** start of DATA TO USE **

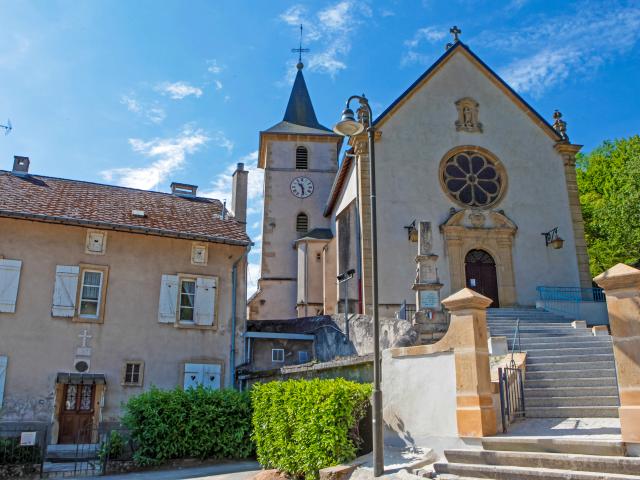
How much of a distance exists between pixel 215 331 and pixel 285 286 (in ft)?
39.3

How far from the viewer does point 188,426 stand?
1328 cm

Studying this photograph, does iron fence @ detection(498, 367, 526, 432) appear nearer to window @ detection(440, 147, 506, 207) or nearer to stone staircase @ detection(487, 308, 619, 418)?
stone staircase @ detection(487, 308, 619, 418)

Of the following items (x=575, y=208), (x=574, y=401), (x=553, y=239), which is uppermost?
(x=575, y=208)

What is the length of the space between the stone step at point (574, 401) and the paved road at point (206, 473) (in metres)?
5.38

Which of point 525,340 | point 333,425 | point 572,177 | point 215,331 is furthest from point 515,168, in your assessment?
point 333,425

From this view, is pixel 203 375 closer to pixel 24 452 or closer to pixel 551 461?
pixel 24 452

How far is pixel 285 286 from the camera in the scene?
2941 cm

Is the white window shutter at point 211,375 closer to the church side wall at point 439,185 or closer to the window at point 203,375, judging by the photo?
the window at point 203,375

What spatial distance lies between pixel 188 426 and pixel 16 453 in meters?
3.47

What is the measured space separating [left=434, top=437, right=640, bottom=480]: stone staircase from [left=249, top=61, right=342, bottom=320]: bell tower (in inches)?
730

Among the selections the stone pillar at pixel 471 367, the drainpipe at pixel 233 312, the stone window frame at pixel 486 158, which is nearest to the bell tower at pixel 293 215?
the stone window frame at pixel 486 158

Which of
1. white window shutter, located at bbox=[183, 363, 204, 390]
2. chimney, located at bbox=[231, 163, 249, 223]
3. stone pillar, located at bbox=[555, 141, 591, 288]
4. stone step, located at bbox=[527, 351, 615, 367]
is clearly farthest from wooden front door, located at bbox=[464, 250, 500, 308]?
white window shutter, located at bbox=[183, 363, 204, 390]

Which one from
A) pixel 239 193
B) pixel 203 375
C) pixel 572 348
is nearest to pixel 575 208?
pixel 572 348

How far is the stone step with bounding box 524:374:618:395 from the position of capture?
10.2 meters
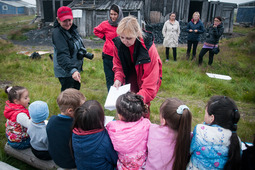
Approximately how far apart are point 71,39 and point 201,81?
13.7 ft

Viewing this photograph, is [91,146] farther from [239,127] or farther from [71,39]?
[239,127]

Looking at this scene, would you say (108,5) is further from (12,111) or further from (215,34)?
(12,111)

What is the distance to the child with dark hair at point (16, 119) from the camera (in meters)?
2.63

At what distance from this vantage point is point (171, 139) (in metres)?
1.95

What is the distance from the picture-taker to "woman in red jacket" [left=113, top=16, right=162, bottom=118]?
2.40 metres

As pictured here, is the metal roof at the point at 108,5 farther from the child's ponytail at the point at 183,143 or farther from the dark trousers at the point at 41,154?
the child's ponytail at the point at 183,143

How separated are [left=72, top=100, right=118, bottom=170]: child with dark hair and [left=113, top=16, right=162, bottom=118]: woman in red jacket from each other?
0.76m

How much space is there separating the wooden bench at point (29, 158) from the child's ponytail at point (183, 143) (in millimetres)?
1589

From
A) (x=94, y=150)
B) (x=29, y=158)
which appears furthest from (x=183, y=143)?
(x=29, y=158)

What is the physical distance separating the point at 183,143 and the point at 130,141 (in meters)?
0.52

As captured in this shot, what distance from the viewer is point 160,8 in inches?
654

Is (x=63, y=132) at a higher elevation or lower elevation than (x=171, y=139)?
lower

** end of DATA TO USE **
** start of DATA TO USE **

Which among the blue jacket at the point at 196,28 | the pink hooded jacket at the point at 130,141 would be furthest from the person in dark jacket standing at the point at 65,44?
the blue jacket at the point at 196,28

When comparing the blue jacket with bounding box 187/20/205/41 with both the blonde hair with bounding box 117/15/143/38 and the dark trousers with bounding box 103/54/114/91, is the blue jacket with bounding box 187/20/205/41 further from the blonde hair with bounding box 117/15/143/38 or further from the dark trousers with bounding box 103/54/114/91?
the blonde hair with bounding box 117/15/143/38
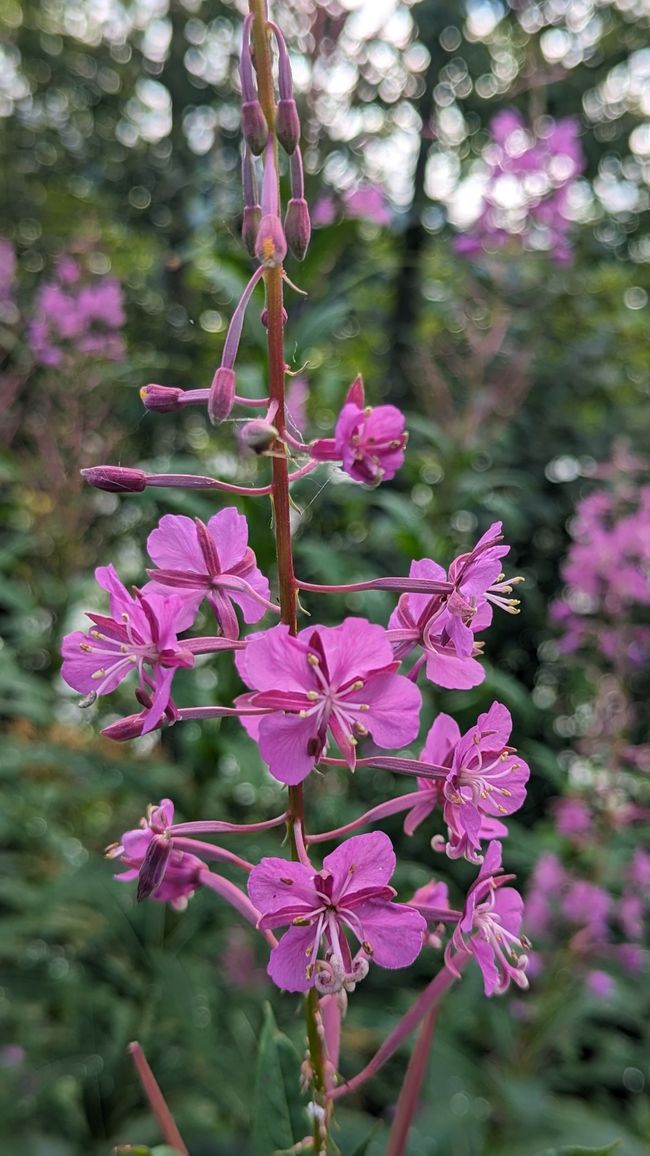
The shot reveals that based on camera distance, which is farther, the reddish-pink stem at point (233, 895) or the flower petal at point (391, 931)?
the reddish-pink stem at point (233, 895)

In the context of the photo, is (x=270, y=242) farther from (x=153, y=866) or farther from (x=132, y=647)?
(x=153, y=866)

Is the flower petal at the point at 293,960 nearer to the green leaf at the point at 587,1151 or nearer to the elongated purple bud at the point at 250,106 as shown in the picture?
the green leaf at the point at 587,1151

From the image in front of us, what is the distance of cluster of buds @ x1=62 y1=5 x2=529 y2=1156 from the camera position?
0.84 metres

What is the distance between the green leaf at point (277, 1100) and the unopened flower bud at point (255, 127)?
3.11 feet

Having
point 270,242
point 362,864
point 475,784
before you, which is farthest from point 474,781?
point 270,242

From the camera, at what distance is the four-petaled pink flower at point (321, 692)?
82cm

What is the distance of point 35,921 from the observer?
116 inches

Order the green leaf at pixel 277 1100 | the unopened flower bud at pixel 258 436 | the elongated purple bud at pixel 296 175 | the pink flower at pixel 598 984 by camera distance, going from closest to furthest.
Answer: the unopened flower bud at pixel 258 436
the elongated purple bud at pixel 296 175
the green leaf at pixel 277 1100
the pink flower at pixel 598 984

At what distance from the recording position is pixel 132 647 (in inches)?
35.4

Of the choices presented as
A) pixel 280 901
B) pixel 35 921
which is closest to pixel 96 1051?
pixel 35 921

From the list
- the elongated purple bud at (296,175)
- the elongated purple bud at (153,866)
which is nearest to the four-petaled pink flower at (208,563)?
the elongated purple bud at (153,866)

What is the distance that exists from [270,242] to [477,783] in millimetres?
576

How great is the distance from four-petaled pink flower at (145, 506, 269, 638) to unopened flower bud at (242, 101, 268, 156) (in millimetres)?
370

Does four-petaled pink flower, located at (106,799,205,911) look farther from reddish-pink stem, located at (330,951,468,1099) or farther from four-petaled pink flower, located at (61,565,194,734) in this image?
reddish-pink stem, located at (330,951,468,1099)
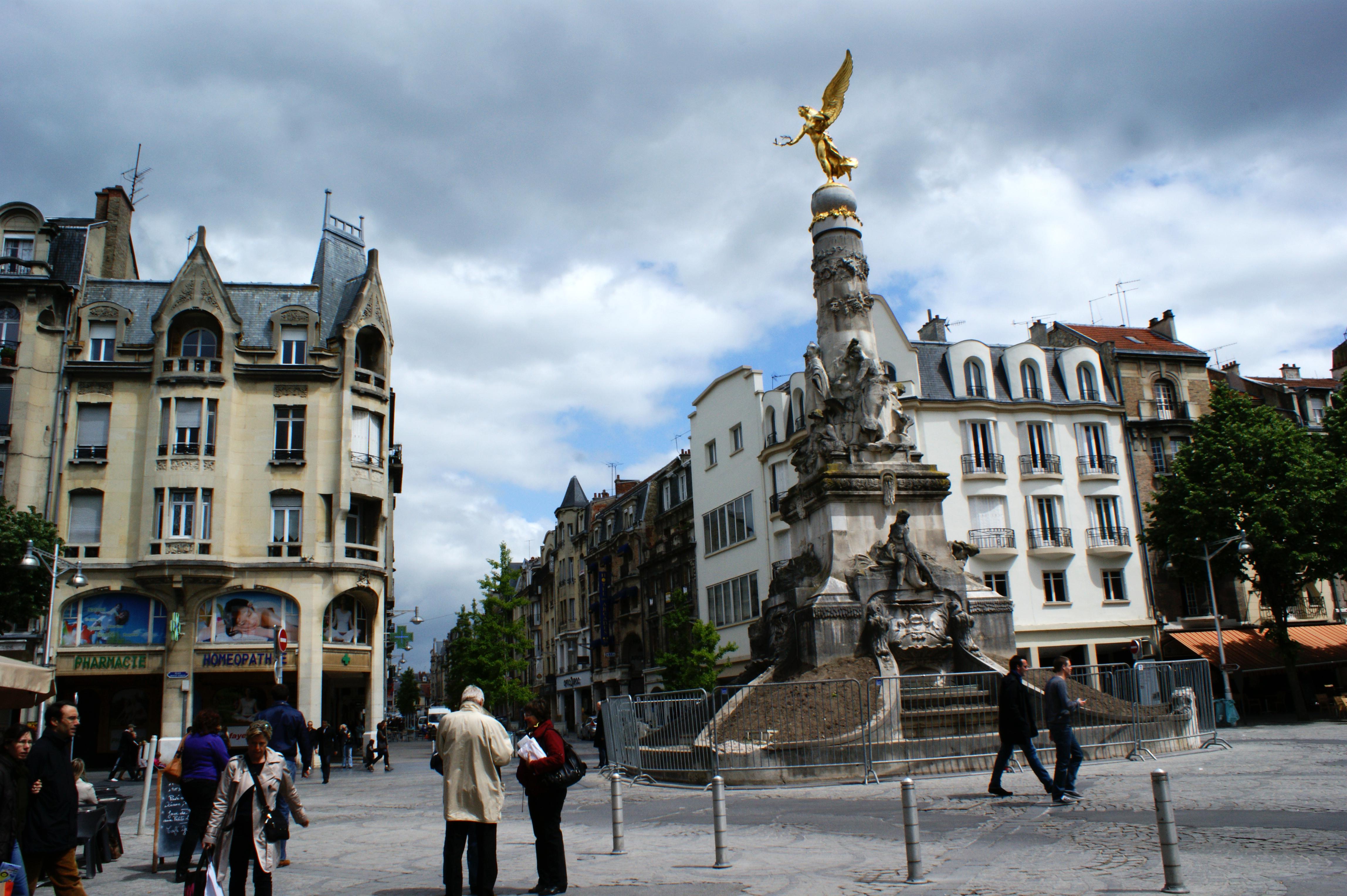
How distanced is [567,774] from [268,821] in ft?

** end of DATA TO USE **
** start of DATA TO USE **

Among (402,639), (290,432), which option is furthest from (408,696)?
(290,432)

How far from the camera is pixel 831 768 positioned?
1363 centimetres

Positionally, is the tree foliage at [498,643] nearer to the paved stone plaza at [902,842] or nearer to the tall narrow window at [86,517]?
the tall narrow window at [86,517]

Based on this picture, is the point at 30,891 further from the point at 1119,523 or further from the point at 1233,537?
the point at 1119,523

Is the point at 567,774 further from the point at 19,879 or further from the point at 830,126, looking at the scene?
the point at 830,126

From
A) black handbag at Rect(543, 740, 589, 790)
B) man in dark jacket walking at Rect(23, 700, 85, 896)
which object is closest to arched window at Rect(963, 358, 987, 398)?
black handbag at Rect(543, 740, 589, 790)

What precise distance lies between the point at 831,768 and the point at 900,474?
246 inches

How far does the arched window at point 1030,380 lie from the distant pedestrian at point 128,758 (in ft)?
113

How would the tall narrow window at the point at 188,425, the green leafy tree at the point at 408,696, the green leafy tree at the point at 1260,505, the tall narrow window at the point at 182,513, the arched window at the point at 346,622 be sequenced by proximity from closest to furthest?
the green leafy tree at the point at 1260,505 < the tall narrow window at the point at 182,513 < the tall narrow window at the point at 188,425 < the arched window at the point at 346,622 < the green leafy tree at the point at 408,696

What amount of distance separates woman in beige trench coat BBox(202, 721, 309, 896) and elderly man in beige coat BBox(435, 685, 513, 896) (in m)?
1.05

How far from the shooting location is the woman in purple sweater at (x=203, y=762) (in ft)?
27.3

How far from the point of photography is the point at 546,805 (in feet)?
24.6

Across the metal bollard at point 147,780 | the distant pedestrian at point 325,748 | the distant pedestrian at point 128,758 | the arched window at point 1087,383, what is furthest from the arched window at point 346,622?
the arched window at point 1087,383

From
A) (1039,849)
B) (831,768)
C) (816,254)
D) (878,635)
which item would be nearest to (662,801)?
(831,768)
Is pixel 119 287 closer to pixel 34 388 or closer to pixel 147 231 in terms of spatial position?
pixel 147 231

** end of DATA TO USE **

TASK DETAILS:
Identify every line in the records above that contains the word "scene", and copy each of those lines in full.

RESULT BELOW:
How far is pixel 285 286 from the camera in the scene?
Looking at this scene, would you say (108,5) is further from (12,111) or further from (215,34)?
Is the point at 567,774 further from the point at 19,879 or further from the point at 830,126, looking at the scene?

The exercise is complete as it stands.